• **Listed entries**
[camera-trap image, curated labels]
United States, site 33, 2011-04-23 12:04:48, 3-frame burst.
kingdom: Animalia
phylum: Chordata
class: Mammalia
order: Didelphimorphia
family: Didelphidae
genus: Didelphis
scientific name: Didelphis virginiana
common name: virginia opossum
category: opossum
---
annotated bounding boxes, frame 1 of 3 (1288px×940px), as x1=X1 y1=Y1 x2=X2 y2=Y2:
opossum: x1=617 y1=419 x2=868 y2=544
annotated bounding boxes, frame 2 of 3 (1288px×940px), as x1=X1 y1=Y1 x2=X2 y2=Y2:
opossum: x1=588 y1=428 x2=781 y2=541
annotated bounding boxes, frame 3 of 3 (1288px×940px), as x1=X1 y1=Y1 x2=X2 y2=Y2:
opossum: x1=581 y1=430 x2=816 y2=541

• **Work order**
Each line from the one containing "annotated bounding boxes, frame 2" through the final line of the records must be repeated exactly, with no line added or dropped.

• **Finished task**
annotated bounding boxes, frame 2 of 3 (1288px×940px), as x1=X1 y1=Y1 x2=X2 y2=Y2:
opossum: x1=588 y1=428 x2=781 y2=541
annotated bounding boxes, frame 3 of 3 (1288px×940px), as x1=X1 y1=Y1 x2=X2 y2=Y2:
opossum: x1=581 y1=430 x2=816 y2=541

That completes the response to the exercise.